Four weeks later, parents in both groups reported an increase in safe storage practices in which they locked away all guns in the household. Those offered only counseling increased safe storage by 7.2% – from 89.9% to 97.1%.
The gains were greater for families that received locks in addition to counseling. The number of those who locked away all guns rose from 82.2% to 98.5% – a 16.3% increase. (Roughly one-third of families in both arms of the study were lost to follow-up, according to the researchers, which left 68 families in each group for analysis.)
Several caregivers in each group reported that guns had been removed entirely from the home, and more than 60% in each group said they had bought additional gun locks to secure their weapons.
“The main point of our study is that just-in-time counseling is very effective in helping these families of children with mental health concerns in securing all their guns, and an emergency department visit is a great time to do that,” said Bijan Ketabchi, MD, a clinical fellow in the division of emergency medicine at Cincinnati Children’s Hospital Medical Center, who presented the findings at the Pediatric Academic Societies annual meeting.
Dr.

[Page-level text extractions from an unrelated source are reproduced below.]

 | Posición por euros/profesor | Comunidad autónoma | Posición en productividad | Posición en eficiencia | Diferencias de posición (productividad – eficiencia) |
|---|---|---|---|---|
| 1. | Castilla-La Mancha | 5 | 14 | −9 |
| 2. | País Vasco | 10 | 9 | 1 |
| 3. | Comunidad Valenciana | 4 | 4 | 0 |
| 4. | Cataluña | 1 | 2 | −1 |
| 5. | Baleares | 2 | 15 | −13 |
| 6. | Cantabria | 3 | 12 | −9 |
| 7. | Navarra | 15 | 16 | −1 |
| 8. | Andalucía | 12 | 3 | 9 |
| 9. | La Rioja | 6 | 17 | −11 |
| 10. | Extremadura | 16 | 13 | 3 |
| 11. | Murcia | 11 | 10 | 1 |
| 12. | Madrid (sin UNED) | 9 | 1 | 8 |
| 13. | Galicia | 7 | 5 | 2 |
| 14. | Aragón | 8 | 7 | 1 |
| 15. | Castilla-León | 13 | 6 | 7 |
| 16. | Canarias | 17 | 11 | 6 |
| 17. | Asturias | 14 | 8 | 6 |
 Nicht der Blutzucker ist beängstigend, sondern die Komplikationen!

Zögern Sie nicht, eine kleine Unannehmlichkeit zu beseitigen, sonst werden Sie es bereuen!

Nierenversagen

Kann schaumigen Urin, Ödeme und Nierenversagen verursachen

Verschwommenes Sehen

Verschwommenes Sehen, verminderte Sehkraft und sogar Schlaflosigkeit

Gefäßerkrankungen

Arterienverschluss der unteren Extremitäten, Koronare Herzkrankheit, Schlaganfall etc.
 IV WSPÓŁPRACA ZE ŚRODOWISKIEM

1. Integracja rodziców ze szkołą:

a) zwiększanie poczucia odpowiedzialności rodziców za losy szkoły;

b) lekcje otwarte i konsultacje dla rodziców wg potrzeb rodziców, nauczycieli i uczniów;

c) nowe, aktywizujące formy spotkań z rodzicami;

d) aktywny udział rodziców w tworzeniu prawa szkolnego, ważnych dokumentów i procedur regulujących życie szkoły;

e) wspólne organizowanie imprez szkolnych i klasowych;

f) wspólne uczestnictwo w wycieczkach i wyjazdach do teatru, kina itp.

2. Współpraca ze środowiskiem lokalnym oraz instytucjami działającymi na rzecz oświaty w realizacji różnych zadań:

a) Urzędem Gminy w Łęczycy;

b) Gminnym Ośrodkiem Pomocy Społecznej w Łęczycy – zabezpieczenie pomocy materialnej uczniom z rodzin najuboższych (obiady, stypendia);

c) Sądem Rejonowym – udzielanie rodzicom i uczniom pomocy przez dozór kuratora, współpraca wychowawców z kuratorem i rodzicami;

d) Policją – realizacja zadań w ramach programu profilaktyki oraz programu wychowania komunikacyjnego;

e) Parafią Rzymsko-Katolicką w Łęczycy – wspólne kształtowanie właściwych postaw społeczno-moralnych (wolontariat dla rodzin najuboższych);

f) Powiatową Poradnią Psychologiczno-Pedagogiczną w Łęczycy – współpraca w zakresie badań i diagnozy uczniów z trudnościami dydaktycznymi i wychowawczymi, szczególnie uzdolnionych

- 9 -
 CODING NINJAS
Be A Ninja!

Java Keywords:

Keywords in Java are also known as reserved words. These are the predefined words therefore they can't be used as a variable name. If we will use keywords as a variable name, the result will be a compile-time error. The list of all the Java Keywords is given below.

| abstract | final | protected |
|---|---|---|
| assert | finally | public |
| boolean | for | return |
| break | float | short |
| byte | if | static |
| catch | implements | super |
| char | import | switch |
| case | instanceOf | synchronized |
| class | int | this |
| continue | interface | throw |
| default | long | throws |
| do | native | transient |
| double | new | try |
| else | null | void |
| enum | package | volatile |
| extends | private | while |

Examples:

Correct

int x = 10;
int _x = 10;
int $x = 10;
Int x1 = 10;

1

Ketabchi said his department sees 500-700 children each month with mental health concerns, most commonly depression. The mean age of adolescent patients in the study was 14 years.
Suicide is the second-leading cause of death among children in the United States. Both pediatric suicides and firearm suicides have increased in the past 2 decades, Dr. Ketabchi said. The number of youth suicides who use guns has risen 90% since 2008. One in three U.S. families own a firearm, and 4.6 million children live in a home with loaded, unlocked guns.
Among children aged 17 years and younger who die by firearm suicide, 82% used guns belonging to a family member.
The right time for the message
Interventions to encourage safe gun storage – at a time when caregivers are really listening – can be lifesaving, Dr. Ketabchi said.
“We know that counseling is really helpful for these families, because when they come to the emergency department with a concern, they can have a teachable moment,” he said in an interview. “It resonates with them a lot more than it normally would because they have experienced something traumatic.”
The importance of safe gun storage in households with adolescents can’t be overstated, even if the children are not at risk of suicide, said Naoka Carey, a doctoral candidate at Boston College.
Ms. Carey authored an article on the prevalence of handguns among adolescents that will be published in May in Pediatrics.
“Three kinds of harm for adolescents with access to guns are accidental injury, homicide, and suicide,” she said. “Families who own guns don’t always know their teens have access to the guns.”
The problem is getting worse. Ms. Carey and colleagues found that, between 2002 and 2019, the rate of children aged 12-17 who reported carrying handguns increased 41%. Most of them were White, and their families were in high-income brackets. New data show that firearm injuries have become the leading cause of death among youth in the United States, eclipsing auto accidents for the first time.
“Preventing tragedy in your family is more than reason enough to secure guns you have,” she said.
Dr. Ketabchi disclosed no relevant financial relationships.
A version of this article first appeared on Medscape.com.